Question

How much work is required to set up the arrangement of the belowfigure if q = 2.30 pC, a = 64.0 cm, and the particles are initially infinitely far apart and at rest?

Answer 1

Hint: The work done in bringing charge from an infinity to a certain point needs a maximum amount of potential energy. The work depends on the force between the two charges and the distance between them.
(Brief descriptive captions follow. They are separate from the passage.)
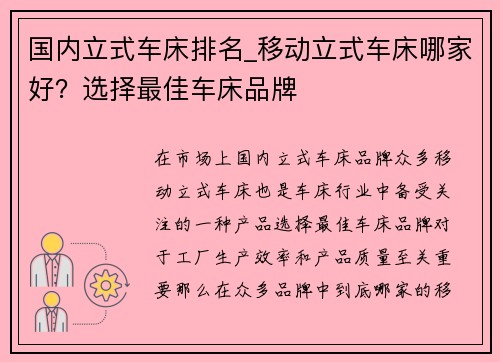 国内立式车床排名_移动立式车床哪家好？选择最佳车床品牌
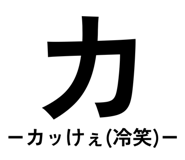 875286743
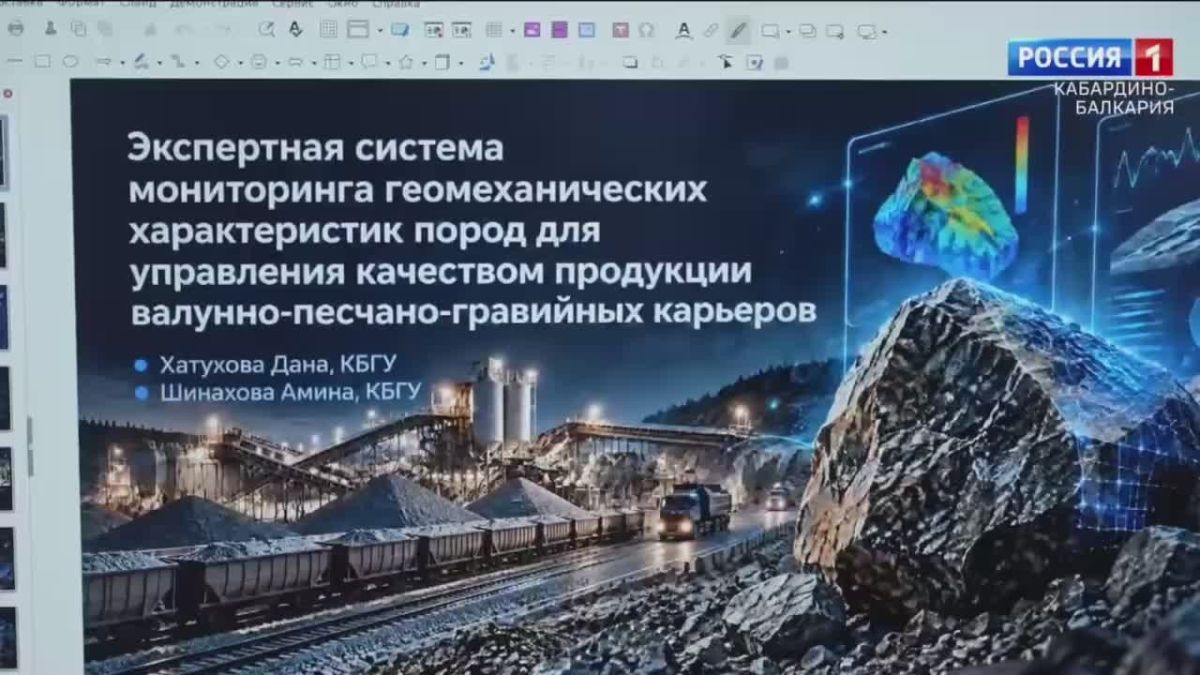 Молодые исследователи КБГУ - Дана Хатухова и Амина Шинахова - стали финалистами премии имени Пучкова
This will help you in answering this question.

Complete answer:
In the following diagram, the charges are labelled:

The distance between the charges ${{q}_{1}}$and ${{q}_{4}}$is $\sqrt{2}a$. Similarly, the distance between the charges ${{q}_{3}}$and ${{q}_{2}}$is $\sqrt{2}a$.
Thus the work done is the potential energy between the charges.
${{U}_{1}}$ is the potential energy between the charges ${{q}_{1}}$and ${{q}_{2}}$.
${{U}_{2}}$ is the potential energy between the charges ${{q}_{1}}$and ${{q}_{3}}$.
${{U}_{3}}$ is the potential energy between the charges ${{q}_{4}}$and ${{q}_{2}}$.
${{U}_{4}}$ is the potential energy between the charges ${{q}_{3}}$and ${{q}_{4}}$.
${{U}_{5}}$ is the potential energy between the charges ${{q}_{1}}$and ${{q}_{4}}$.
${{U}_{6}}$ is the potential energy between the charges ${{q}_{3}}$and ${{q}_{2}}$.
Here, ${{q}_{1}}={{q}_{2}}={{q}_{3}}={{q}_{4}}={{q}_{5}}={{q}_{6}}=q$
Thus, the total work done is,
$W={{U}_{1}}+{{U}_{2}}+{{U}_{3}}+{{U}_{4}}+{{U}_{5}}+{{U}_{6}}........(i)$
${{U}_{1}}={{U}_{2}}={{U}_{3}}={{U}_{4}}=\dfrac{-k{{q}^{2}}}{a}..........(ii)$
Where $k=\dfrac{1}{4\pi {{\varepsilon }_{0}}}$
${{U}_{5}}={{U}_{6}}=\dfrac{k{{q}^{2}}}{a\sqrt{2}}...........(iii)$
From (i), (ii) and (iii), we get,
$\begin{align}
  & W=\dfrac{-k{{q}^{2}}}{a}+\dfrac{-k{{q}^{2}}}{a}+\dfrac{-k{{q}^{2}}}{a}+\dfrac{-k{{q}^{2}}}{a}+\dfrac{k{{q}^{2}}}{a\sqrt{2}}+\dfrac{k{{q}^{2}}}{a\sqrt{2}} \\
 & W=\dfrac{-4k{{q}^{2}}}{a}+\dfrac{2k{{q}^{2}}}{a\sqrt{2}} \\
 & W=\dfrac{-4k{{q}^{2}}}{a}+\dfrac{\sqrt{2}k{{q}^{2}}}{a} \\
 & W=\dfrac{k{{q}^{2}}(\sqrt{2}-4)}{a} \\
\end{align}$
By substituting the value, we get,
$\begin{align}
  & W=\dfrac{1}{4\pi {{\varepsilon }_{0}}}\times {{(2.30\times {{10}^{-12}})}^{2}}\times \dfrac{1}{64\times {{10}^{-2}}}\times (\sqrt{2}-4) \\
 & W=-1.92\times {{10}^{-13}}J \\
\end{align}$

The work done to set up the experiment will be $-1.92\times {{10}^{-13}}J.$

Note:
The potential energy depends on the sign of the charge too. Though the value of the work done is negative which is absurd since it is a scalar quantity. The work done comes out to be negative because it is against the electrostatic force.